Research Area
Research Area
Our vision is to eventually reach the state of full autonomic computing through the development of AI-based system management techniques. It is extremely challenging to manage large-scale distributed systems and cloud systems to achieve a high degree of availability. Researchers have tried for a long time to advance this field. Now that we have a set of advanced AI techniques, it is the perfect time for systems researchers to apply them to solve many previously difficult problems in system management. We are getting closer every day toward the state of autonomic computing!
In this topic, we try to quickly find out the root cause of the errors, failures, or anomalies of target applications and fix them. This requires sophisticated data collection and data analytics using state-of-the-art AI techniques. We also perform deep monitoring of various data processing applications to understand observed internal behaviors and to explain why they behave in such ways. Through these lines of work, we aim to advance the Self-Healing and Self-Configuration capabilities of Autonomic Computing. These are some of the specific topics we work on.

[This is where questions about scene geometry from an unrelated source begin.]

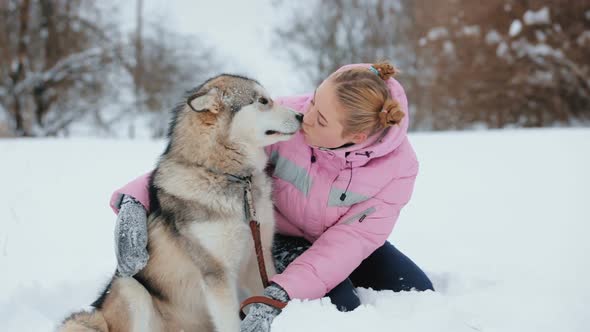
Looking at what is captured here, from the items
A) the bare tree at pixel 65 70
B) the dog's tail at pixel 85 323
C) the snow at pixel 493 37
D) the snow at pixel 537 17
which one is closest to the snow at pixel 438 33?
the snow at pixel 493 37

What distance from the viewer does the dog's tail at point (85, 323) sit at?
6.44ft

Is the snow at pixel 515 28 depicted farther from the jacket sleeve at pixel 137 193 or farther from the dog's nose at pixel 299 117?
the jacket sleeve at pixel 137 193

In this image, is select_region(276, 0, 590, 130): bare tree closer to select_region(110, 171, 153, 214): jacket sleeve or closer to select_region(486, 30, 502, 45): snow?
select_region(486, 30, 502, 45): snow

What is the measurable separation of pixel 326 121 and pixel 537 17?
12.2 m

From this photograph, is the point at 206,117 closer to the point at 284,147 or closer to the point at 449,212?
the point at 284,147

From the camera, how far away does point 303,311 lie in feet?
6.54

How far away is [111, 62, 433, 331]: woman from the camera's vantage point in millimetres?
2141

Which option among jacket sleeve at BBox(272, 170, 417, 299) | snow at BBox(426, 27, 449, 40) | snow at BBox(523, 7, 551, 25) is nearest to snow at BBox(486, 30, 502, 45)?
snow at BBox(523, 7, 551, 25)

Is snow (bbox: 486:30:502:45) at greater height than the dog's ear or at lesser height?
greater

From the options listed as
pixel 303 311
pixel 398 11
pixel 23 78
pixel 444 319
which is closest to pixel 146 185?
pixel 303 311

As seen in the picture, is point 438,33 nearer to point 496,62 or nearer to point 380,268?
point 496,62

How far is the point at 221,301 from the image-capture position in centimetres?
206

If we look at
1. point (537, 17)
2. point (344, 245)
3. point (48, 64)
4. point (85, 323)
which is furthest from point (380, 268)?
point (48, 64)

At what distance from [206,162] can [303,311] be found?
0.82 meters
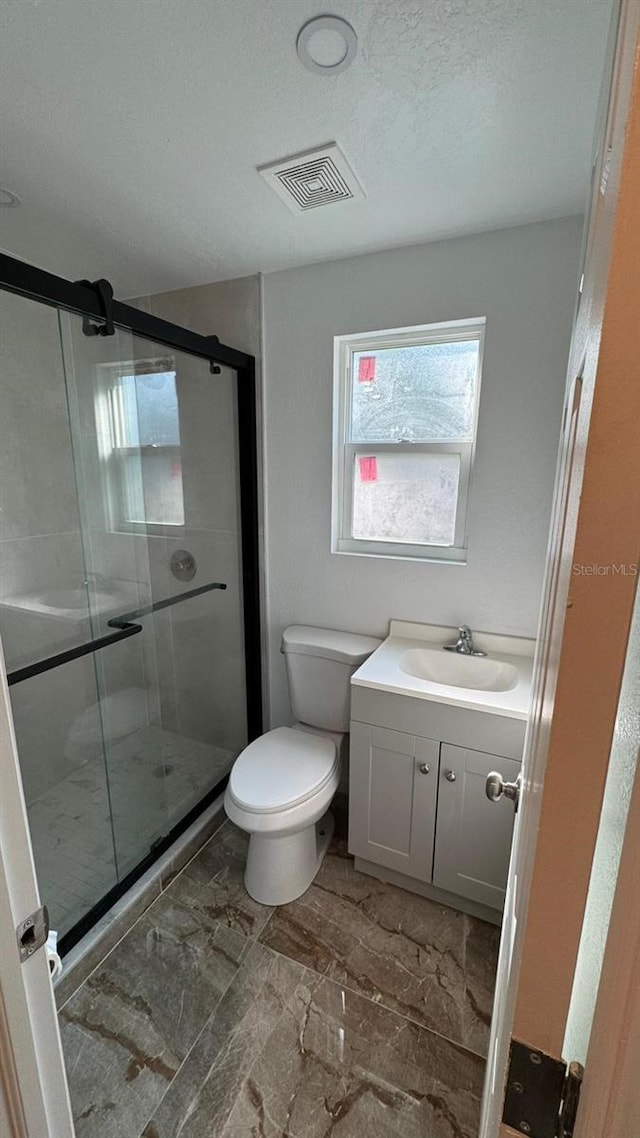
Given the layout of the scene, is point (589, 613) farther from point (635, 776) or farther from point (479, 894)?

Searching for the root cause and solutions from online forums using multi-modal heterogeneous DL (Deep Learning) models
Detecting and fixing mis-configurations
Understanding the performance characteristics of eBPF monitoring technique
Introspection of NoSQL database to determine the case of slow performances
NoSQL database performance problem diagnosis using system call traces
NoSQL database shared resource accounting
Causal execution path discovery
Composition of performance models using execution path and resource usage information
Log analysis is an important technique for understanding the behavior of modern, increasingly complex distributed systems, diagnosing the problem and finding the root cause of the problems. As distributed systems grow in size and complexity, the volume of logs has grown beyond human-consumable capacity, and it is impossible to analyze them without employing automated techniques. This topic aims to build techniques to analyze logs to identify important hidden information in huge amounts of log data near real-time and apply them to learn the build-up of anomalies or problems. We are working on the following exciting topics.
Log-based root cause analysis
Log-based misconfiguration detection
Log template discovery problem
Static log template extraction
Log-based execution model building
This topic covers the security aspect of containers. We try to improve the security strength of container by observing system calls and detecting the attacks. We are also designing better ways to build seccomp policies for containers. These are tied to the Self-Protection component of the Autonomic Computing.
Container system call exposure quantification
System call analysis of exploit codes
Secure container runtime behavior analysis
Container image vulnerability analysis
HPC container comparison
Container monitoring for security enhancement
We are interested in the performance aspect of distributed systems and distributed applications, specifically for the class of applications we call 'data systems'. Data systems refer to computing systems for supporting data processing/analysis operations. It includes traditional databases, data warehouses, and a distributed big data processing platform. This topic cover the Self-Optimization component of the Autonomic Computing concept.
Data Analysis Performance
Data Analysis Accuracy
Performance Measurements
Monitoring for Performance
The goal of this project is to develop a technique that can significantly improve the query execution time for the IoT streaming query. Previous studies have focused on performing data sampling in the fog and the query execution in the cloud. Our approach is to perform both the data sampling and the query execution within the fog so that almost all traffic to the cloud is eliminated. This can significantly shorten the query latency as it removes the need to travel all the way to the cloud from the sensor data source.
We are formulating this problem as an optimization problem in which we are trying to find the optimal nodes to perform the sampling as well as the query execution. This search space is huge, thus, we need to develop intelligent heuristics to reduce the search space.